Microsoft Uncovers Critical Flaws in Rockwell PanelView Plus
Microsoft has disclosed critical vulnerabilities in Rockwell Automation’s PanelView Plus products that could enable remote code execution and denial-of-service attacks by unauthenticated attackers.
The two security flaws enable hackers to execute code remotely or can lead to information disclosure or a DoS condition.
See Also: Identity Security Clinic
PanelView Plus is a family of touchscreen human-machine interfaces from Rockwell Automation used for monitoring and controlling industrial processes.
The twin vulnerabilities are tracked as CVE-2023-2071, a remote code execution vulnerability with a CVSS score of 9.8, and a denial-of-service flaw tracked as CVE-2023-29464 with a CVSS score of 8.2.
Microsoft’s Defender for IoT research team discovered the vulnerabilities in May and July 2023, while analyzing Common Industrial Protocol communications between two devices. Two devices were communicating using the common industrial protocol, however researchers noticed a lack of encryption and a lack of prior authentication.
The vulnerabilities have not been confirmed to be actively exploited.
Microsoft coordinated with Rockwell Automation through its Security Vulnerability Research program, leading to the release of security patches in September and October 2023.
The patches address these vulnerabilities in FactoryTalk View ME v12/v13 and FactoryTalk Linx v6.20/v6.30 on PanelView Plus.

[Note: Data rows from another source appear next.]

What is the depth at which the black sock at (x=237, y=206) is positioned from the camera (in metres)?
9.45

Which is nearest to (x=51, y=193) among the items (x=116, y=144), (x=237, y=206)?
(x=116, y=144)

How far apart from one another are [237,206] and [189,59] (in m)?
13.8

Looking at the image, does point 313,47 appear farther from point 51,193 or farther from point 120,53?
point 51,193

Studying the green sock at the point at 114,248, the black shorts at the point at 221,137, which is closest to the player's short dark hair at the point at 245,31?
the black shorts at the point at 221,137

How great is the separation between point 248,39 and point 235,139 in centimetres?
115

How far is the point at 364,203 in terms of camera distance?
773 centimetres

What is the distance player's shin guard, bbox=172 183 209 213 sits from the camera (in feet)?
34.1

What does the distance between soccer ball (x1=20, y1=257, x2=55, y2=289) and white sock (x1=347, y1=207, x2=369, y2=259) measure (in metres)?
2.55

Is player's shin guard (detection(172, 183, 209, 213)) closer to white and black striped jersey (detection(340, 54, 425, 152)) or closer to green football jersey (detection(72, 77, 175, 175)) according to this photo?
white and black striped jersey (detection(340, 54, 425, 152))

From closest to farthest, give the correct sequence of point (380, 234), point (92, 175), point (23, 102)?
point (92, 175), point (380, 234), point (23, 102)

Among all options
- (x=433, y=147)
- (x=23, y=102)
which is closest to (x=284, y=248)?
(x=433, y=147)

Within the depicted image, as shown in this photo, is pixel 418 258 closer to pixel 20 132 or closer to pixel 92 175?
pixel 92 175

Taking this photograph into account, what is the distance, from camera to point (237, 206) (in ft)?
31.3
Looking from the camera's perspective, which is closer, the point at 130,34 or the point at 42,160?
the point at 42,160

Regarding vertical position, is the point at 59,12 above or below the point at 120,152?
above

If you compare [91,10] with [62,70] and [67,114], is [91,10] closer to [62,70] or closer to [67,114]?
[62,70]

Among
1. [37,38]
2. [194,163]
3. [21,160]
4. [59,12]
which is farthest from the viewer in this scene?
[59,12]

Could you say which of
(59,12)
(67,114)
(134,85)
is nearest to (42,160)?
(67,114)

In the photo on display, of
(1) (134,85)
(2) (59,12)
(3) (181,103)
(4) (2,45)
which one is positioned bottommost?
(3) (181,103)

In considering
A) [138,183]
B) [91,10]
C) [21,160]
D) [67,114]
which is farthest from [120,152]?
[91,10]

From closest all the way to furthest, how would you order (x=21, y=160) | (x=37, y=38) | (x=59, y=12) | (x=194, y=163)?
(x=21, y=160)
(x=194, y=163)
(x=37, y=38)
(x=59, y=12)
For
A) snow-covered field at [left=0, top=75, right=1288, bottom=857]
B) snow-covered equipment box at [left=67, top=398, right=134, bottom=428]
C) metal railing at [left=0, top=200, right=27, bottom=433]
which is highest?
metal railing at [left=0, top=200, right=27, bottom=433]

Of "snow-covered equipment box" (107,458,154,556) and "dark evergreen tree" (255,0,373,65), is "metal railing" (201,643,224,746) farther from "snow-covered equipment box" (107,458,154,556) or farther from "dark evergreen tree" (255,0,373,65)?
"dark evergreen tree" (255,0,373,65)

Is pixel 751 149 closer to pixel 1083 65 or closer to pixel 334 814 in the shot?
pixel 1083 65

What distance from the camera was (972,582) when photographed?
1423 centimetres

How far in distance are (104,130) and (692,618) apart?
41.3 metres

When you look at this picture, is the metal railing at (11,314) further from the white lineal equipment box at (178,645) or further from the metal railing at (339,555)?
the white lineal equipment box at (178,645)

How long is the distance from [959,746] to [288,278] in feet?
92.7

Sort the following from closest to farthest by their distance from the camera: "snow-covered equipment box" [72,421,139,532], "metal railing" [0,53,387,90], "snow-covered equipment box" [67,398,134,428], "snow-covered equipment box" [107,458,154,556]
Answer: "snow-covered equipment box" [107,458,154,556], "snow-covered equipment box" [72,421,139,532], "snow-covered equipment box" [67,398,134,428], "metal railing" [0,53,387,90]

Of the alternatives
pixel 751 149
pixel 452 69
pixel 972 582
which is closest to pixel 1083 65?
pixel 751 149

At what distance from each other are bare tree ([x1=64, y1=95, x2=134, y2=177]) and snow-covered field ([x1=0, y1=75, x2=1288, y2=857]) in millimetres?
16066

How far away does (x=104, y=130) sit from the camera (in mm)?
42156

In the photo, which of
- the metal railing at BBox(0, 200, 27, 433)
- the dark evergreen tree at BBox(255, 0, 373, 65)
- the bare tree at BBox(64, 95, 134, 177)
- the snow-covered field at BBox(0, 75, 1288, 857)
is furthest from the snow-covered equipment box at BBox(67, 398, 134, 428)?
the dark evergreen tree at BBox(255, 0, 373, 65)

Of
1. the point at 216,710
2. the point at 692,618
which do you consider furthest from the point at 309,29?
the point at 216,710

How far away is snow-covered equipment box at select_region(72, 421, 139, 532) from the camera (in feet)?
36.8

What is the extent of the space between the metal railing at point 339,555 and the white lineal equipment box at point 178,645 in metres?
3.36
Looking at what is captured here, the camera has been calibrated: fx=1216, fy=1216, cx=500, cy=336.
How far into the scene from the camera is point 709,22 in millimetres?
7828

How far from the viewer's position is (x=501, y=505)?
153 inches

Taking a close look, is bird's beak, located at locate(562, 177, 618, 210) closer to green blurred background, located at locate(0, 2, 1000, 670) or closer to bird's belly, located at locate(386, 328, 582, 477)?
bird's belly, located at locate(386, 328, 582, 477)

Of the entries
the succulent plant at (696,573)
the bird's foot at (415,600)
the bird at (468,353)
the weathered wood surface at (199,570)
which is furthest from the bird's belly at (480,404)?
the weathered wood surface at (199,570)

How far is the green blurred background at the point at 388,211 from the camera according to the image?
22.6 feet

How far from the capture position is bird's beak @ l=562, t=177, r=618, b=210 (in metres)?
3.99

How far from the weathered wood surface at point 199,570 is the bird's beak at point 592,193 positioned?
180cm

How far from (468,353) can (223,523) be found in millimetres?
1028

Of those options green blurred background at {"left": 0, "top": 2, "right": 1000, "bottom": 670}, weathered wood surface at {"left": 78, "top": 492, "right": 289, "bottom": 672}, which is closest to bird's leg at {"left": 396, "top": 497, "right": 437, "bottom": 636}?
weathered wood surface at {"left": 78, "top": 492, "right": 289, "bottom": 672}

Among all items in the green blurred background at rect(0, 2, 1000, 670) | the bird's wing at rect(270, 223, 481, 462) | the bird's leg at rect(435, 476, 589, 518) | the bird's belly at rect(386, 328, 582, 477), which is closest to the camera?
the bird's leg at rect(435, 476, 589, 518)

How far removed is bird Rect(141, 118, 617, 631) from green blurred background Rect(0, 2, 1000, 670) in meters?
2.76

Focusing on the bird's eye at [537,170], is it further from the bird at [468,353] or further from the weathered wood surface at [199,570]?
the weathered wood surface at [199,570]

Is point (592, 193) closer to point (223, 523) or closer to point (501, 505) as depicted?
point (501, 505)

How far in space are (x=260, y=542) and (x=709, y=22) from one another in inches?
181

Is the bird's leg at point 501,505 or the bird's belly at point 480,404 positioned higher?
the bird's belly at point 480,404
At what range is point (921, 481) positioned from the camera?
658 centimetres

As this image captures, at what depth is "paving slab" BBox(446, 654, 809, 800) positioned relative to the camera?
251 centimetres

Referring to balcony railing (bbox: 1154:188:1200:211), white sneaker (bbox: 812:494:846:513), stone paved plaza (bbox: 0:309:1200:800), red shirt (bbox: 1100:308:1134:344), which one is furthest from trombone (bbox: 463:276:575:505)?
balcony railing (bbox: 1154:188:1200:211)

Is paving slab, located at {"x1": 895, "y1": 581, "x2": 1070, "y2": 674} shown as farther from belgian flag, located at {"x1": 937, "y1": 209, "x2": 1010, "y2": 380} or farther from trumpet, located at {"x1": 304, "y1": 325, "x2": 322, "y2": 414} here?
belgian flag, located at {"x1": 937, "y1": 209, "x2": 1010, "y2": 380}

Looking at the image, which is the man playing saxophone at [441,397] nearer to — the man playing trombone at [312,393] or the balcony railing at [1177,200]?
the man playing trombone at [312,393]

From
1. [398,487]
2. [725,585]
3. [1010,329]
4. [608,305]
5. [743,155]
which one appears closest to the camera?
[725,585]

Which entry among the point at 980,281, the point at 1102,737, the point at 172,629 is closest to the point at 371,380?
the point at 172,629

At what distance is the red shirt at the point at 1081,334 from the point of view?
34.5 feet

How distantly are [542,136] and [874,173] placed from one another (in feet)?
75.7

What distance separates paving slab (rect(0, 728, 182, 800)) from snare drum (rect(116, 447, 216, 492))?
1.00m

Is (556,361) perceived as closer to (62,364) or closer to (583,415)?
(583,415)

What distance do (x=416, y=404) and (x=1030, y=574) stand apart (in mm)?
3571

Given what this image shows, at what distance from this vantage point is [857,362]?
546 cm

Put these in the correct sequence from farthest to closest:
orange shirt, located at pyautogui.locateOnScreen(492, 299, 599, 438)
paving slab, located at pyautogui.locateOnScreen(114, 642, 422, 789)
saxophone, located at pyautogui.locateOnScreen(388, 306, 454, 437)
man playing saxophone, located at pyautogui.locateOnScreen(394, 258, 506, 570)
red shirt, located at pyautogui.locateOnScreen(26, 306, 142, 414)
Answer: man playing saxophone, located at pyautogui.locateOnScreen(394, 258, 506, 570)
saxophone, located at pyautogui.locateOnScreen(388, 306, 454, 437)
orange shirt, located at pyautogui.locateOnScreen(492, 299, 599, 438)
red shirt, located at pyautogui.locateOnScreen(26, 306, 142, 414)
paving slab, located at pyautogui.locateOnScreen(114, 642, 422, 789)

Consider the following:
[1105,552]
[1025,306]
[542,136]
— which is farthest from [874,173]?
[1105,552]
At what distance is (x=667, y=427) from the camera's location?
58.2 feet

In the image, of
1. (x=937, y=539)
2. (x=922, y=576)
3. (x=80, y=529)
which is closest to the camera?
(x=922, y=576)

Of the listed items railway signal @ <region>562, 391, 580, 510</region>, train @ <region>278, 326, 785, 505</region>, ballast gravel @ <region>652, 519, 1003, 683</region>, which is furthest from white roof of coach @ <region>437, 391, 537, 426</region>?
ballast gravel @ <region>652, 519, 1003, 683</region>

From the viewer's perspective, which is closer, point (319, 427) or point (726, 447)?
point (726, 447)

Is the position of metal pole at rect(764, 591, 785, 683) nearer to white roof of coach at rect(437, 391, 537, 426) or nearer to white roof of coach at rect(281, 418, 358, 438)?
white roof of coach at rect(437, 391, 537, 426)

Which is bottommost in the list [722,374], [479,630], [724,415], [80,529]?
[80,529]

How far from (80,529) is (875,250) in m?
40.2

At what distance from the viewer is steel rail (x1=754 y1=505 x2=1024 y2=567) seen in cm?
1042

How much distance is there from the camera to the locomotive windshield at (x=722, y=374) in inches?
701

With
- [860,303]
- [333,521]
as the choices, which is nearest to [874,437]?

Organizations are advised to disconnect critical devices from the internet, segment their networks, and restrict access to CIP devices. Microsoft also released a tool for scanning and investigating Rockwell Rslogix devices, available on GitHub.
Microsoft Defender for IoT provides detection and classification of devices using CIP, alerts on unauthorized access, and raises alerts if attempts are made to exploit these vulnerabilities.